C’est la rentrée et pourtant, à Berlin, tout le monde s’en va. Car Berlin est une ville-parenthèse pour beaucoup, un espace de liberté qu’on s’offre plus souvent l’été que l’hiver, quand le temps est clément. L’ennui, amis lecteurs, c’est que votre blogueuse, qui s’attache aussi facilement qu’un labrador, a le cœur arraché lorsque ses amis de passage remballent leurs petites affaires et rentrent au pays. Après presque quatre ans de vie berlinoise, je ne m’y fais toujours pas. Verdammt !
Artistes en résidence, étudiants en Erasmus, correspondants en mission pour un magazine, thésards boursiers pour un an, flâneurs internationaux… ce sont des Berlinois temporaires. La capitale allemande en est pleine à craquer. Beaucoup de mes amis en sont.
Il y a trois ans déjà, j’ai fait une lourde perte, lorsque mon ami Tim, un surfeur australien plus sympa qu’un sémillant kangourou, avait décidé de rentrer au pays après deux ans de Berlinade. Tim avait des origines allemandes et était venu les retrouver. Il avait réappris la langue, travaillait comme graphiste free-lance. Le froid, le manque de boulot bien payé et l’absence complète de spots de surf l’a finalement convaincu de rentrer en Australie.

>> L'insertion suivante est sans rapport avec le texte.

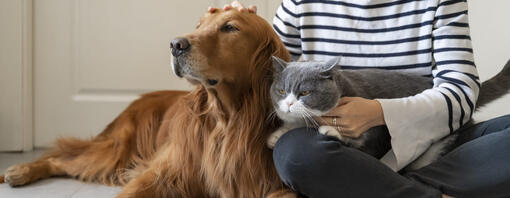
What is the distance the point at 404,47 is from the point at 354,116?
40 centimetres

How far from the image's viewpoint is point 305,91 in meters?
1.21

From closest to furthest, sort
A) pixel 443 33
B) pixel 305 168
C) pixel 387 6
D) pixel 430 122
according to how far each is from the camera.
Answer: pixel 305 168
pixel 430 122
pixel 443 33
pixel 387 6

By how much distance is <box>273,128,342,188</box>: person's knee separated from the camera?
1170mm

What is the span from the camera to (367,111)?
1.23 meters

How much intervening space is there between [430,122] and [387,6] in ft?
1.39

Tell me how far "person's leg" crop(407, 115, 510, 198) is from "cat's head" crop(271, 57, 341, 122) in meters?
0.33

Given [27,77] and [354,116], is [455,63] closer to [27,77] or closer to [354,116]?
[354,116]

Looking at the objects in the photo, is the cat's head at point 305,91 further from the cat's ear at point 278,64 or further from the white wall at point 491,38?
the white wall at point 491,38

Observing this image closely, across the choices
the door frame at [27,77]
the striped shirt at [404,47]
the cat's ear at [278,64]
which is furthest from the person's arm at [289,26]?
the door frame at [27,77]

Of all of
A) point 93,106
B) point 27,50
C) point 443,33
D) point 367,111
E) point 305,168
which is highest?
point 443,33

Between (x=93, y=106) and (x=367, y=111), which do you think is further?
(x=93, y=106)

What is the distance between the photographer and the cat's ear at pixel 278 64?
125 centimetres

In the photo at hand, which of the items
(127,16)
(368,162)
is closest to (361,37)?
(368,162)

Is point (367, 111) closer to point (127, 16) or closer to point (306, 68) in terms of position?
point (306, 68)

L’économie peu réjouissante de la capitale allemande, la barrière de la langue, insurmontable pour certains dirait-on, et l’hiver difficile font fuir bien des Berlinois de passage.
Tim et moi nous dîmes au-revoir devant le tramway jaune ; je cachais ma peine, il me souriait, toujours « positive, be positive », on se reverra disait-il, les vrais amis sont liés. Trois ans après, il est marié, s’est acheté une maison ; son business, à Melbourne, est florissant.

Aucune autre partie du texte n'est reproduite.